At the conclusion of the service the clergy and choir proceeded to the cross at the cross roads in the centre of the village.  After a verse of the National Anthem, the cross was unveiled by General Sir Reginald Pinney, of Racedown, Crewkerne, and dedicated by the Bishop, who read out the names of the fallen inscribed thereon.

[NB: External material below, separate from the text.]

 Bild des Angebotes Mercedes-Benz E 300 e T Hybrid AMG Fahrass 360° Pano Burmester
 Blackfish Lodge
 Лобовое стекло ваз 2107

Sir Reginald, addressing the assembly of villagers, officers and others, from the steps of the cross, said he came most willingly to play his part in doing honour to the memory of the brave dead.  He had been privileged in going through the war in close touch with the men from all parts of the country, and he could tell them that day that whether in the excitement of battle, or in the dreary waiting in the trenches, or even hut of the fighting in the rest camps every soldier, and especially all the best soldiers, always had the memory of their home uppermost.  The best soldiers never once forgot their homes, and their greatest consolation, if they could see  how what was going on, was especially in the fact that their memory was kept green: not only by that beautiful cross, but in the hearts of the people.  Their memory was kept fresh in the hearts of their relations and friends; and there could be no more fitting memorial of the sacrifice of these men for future generations that the cross they had erected.

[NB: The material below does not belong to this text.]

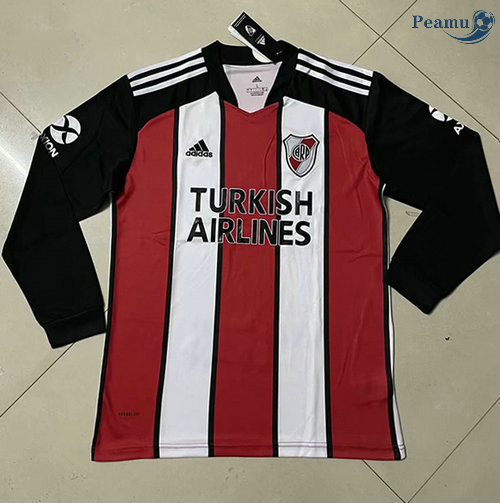 Maglia Calcio River Plate Terza Manica lunga 2021-2022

After the Benediction, the Last Post was sounded by a bugler of the S L I sent from the depot at Taunton.  A laurel wreath made by the children of the village as the tribute of the rising generation, was placed on the shaft of the cross: others were laid at the foot.  During the ceremony and the preceding service the flag on the church tower was flown at half-mast.  The choir performed their duties admirably, led at the organ by Mr R G B Mansfield Haysom, of Chard.

Among the distinguished and well-known people present, besides those who actually participated in the ceremony – the Bishop, Sir Reginald Pinney, and the Rector (Rev W E Remfrey) – were Lady Pinney, Lady Mary de Salis, Mr and Mrs Holliday Hartley, Mr H H Bagnall and Mrs Hill, Col and Mrs Noblett, Major Welldon, of the 8th Hussars, Major Bennett, Capt Stock, Mr John Madge (the architect of the cross), Mr J W and Miss Madge, Mr H Bishop (the builder of the memorial), etc.  Arrangements were largely in the hands of Mr E C Sargent, to whom a word of commendation is due.

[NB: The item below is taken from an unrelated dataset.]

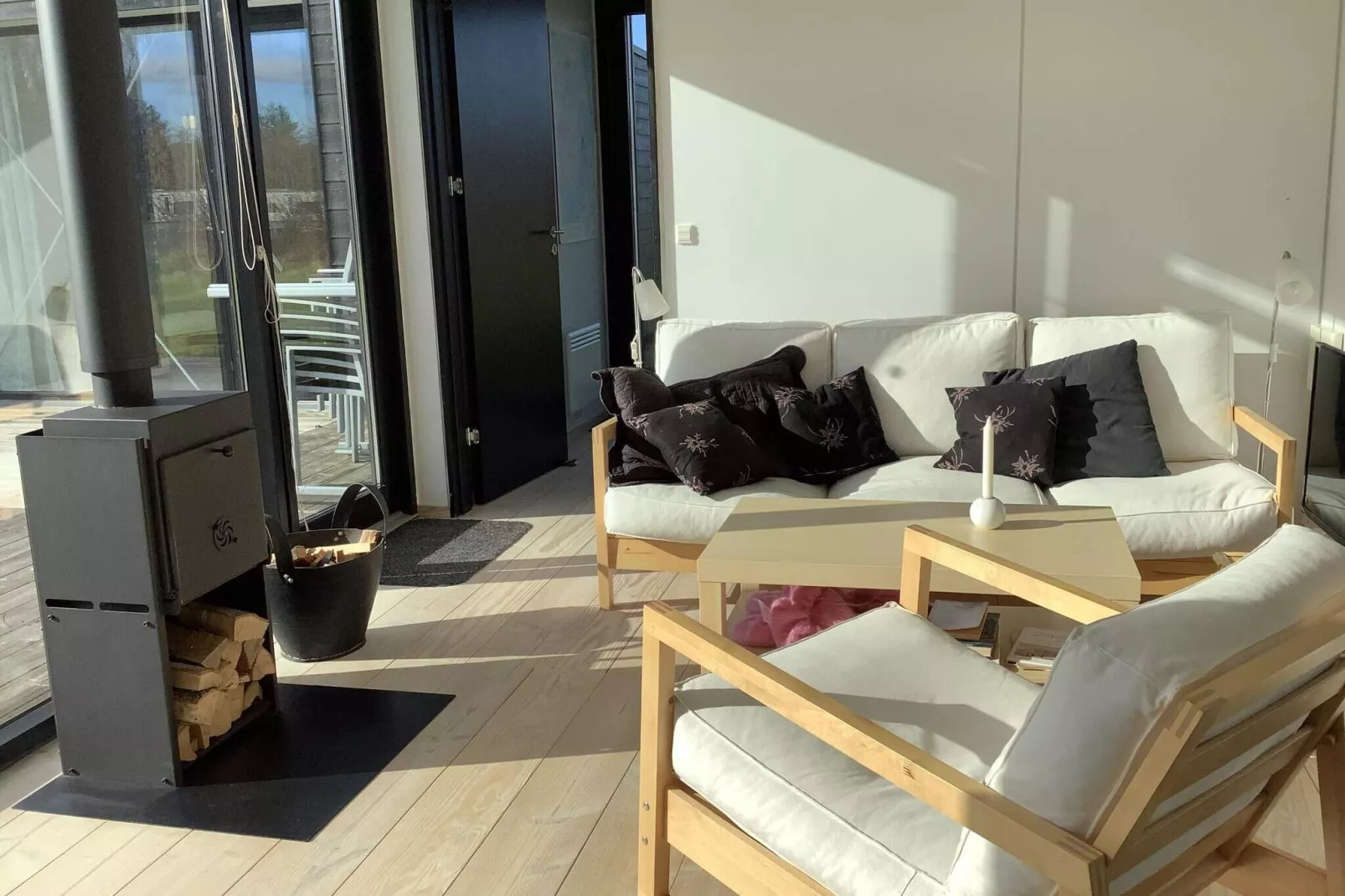 Maison de vacances pour 6 a Øster Assels-By Traum-Intérieur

The cross is a handsome and striking erection entirely of Ham Hill stone, standing on a triangular patch of ground at the meeting point of the cross roads in the centre of the village.  Standing, as a whole,

18ft 6ins high, it is situated so as to be viewed favourably from all points of approach.  An octagonal calvary of three steps is surmounted by a square base bearing on two sides the names of the fallen, and suitable inscriptions on the remaining two.  The slender octagonal shaft is surmounted by a cross measuring roughly 2ft in height and breadth, and carved as an exact replica of the Military Cross.

The sides of the base are inscribed in order as follows:  ”To the glory of God and in memory of the men of this village who fell in the Great War, 1914 – 1918.”

” ‘Their name liveth for evermore.’ ”  Sec-Lieut W H Hartley, MC,8th Hussars, Pte E J Barber, W Som Yeomanry, Pte F Board, Canadian Expdy Force, Pte S E Bodger, Devon Regt, Pte A G Bowditch, Canadian Expdy Force,  Pte E W Clarke, Royal Fusiliers.”

” ‘At the going down of the sun, and in the morning we will remember them.’ –  the Lord gave, and the Lord hath taken away.  Blessed be the name of the Lord”

” ‘Faithful unto death’ ‘Pte A Cook, Som L I, Pte J Hallett, Som L I, Pte A Harris, Coldsteam Guards.

Pte T Harris, Devon Regt, Pte R Knight, Som L I, Pte A Russell, Som L I, Pte R Trott, Som L I.”

The committee, the architect, the builder, and the whole of the parishioners are heartily to be congratulated on the beautiful erection they have raised to the memory of their loved ones, and the success with which the whole scheme has been carried through.